§ Text zur Prüfung
++++++++++
Nordbahntrasse

Plan der Nordbahntrasse
Nordbahntrasse bei Wuppertal-Lüntenbeck
Schlucht Bramdelle zwischen Bahnhof Wichlinghausen und Haltepunkt Nächstebreck
Im östlichsten Teil der Nordbahntrasse

Die Nordbahntrasse in Wuppertal ist ein rund 22 km langer, breit ausgebauter Fuß-, Rad- und Inlineskaterweg auf den ehemaligen Eisenbahnstrecken 2423 (Rheinische Strecke) und 2713 (Kohlenbahn). Sie zieht sich auf einer West-Ost-Achse entlang des nördlichen Hanges des Wuppertaler Stadtgebiets. Auf der Strecke befinden sich Brücken und Viadukte mit insgesamt eineinhalb Kilometern Länge sowie fünf Radwegtunnel mit insgesamt zwei Kilometern Länge. Die Trasse führt an zahlreichen Zeugnissen der Wuppertaler Industrie- und Verkehrsgeschichte, an Wohnquartieren, Denkmälern und geologischen Besonderheiten vorbei,[1] die auf rund 90 begleitenden Tafeln beschrieben sind.

Wuppertal kann wegen seines engen Tals und steilen Hängen für Fahrradfahrer eine Herausforderung darstellen. Mit der durchgehenden und meist ebenerdigen Nordbahntrasse wurde erstmals eine weiträumige und städtebaulich bedeutsame Alternativroute geschaffen, in deren unmittelbarem Einzugsbereich von einem Kilometer beiderseits der Strecke über 100.000 Menschen leben. Zahlreiche Schulen und öffentliche Einrichtungen liegen mit den Stadtzentren Elberfeld und Barmen im Nahbereich der Trasse und sind so jederzeit über den Fuß- und Radweg erreichbar.
++++++++++
§ Bereitgestellte Angaben
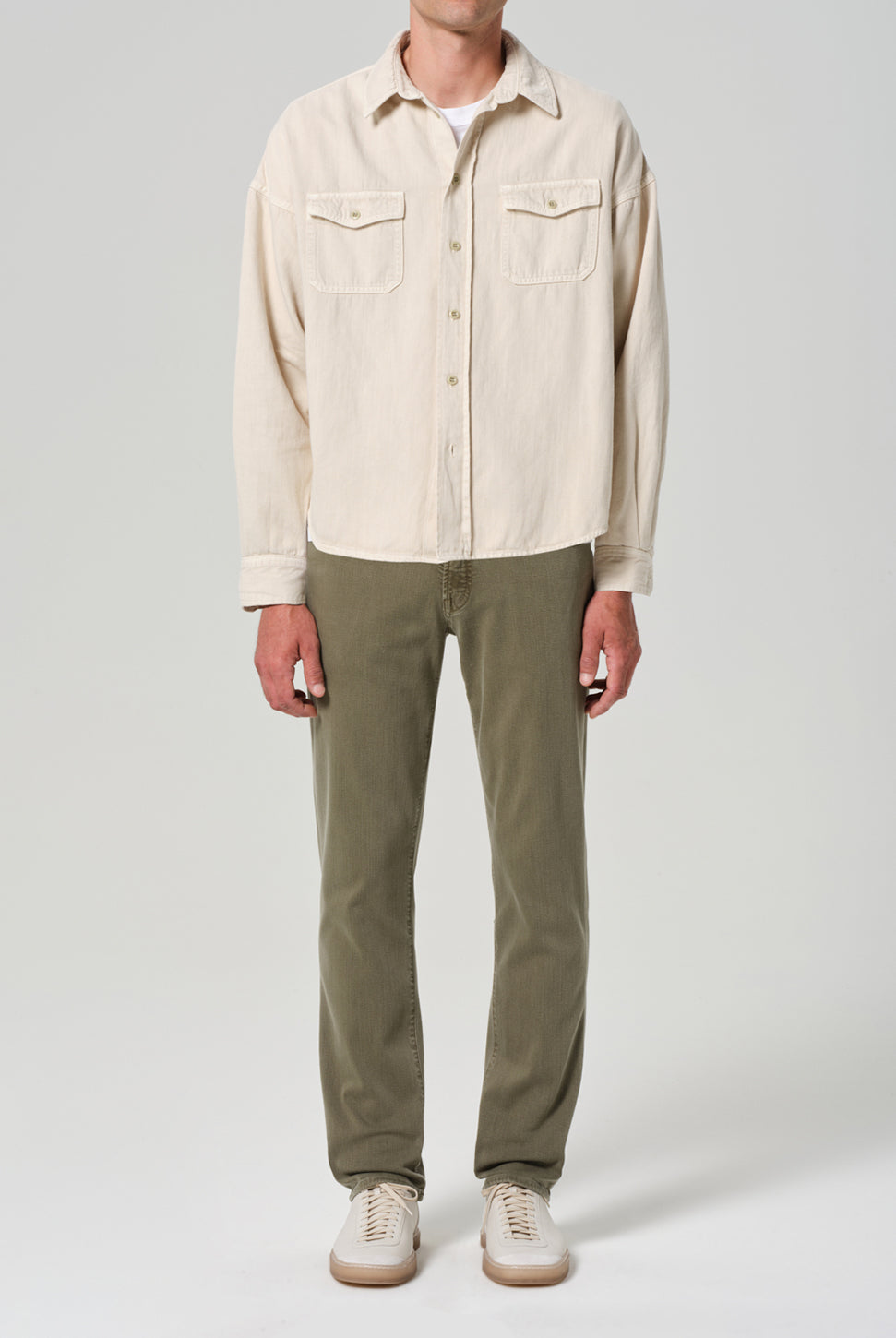 Gage Stretch Twill Pant - Hiro Green-Citizens of Humanity-Over the Rainbow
++++++++++
§ Ihre Aufgaben
A. Geben Sie aus dem Text zur Nordbahntrasse den Abschnitt wieder, der mit den Worten „Wuppertal kann wegen“ beginnt und mit „und Radweg erreichbar.“ endet.
B. Übersetzen Sie den folgenden Satz aus dem Text zur Nordbahntrasse ins Englische: „Auf der Strecke befinden sich Brücken und Viadukte mit insgesamt eineinhalb Kilometern Länge sowie fünf Radwegtunnel mit insgesamt zwei Kilometern Länge.“

§ Schriftliche Antworten
A.
Wuppertal kann wegen seines engen Tals und steilen Hängen für Fahrradfahrer eine Herausforderung darstellen. Mit der durchgehenden und meist ebenerdigen Nordbahntrasse wurde erstmals eine weiträumige und städtebaulich bedeutsame Alternativroute geschaffen, in deren unmittelbarem Einzugsbereich von einem Kilometer beiderseits der Strecke über 100.000 Menschen leben. Zahlreiche Schulen und öffentliche Einrichtungen liegen mit den Stadtzentren Elberfeld und Barmen im Nahbereich der Trasse und sind so jederzeit über den Fuß- und Radweg erreichbar.

B. Along the route there are bridges and viaducts with a total length of one and a half kilometers, as well as five bicycle tunnels with a total length of two kilometers.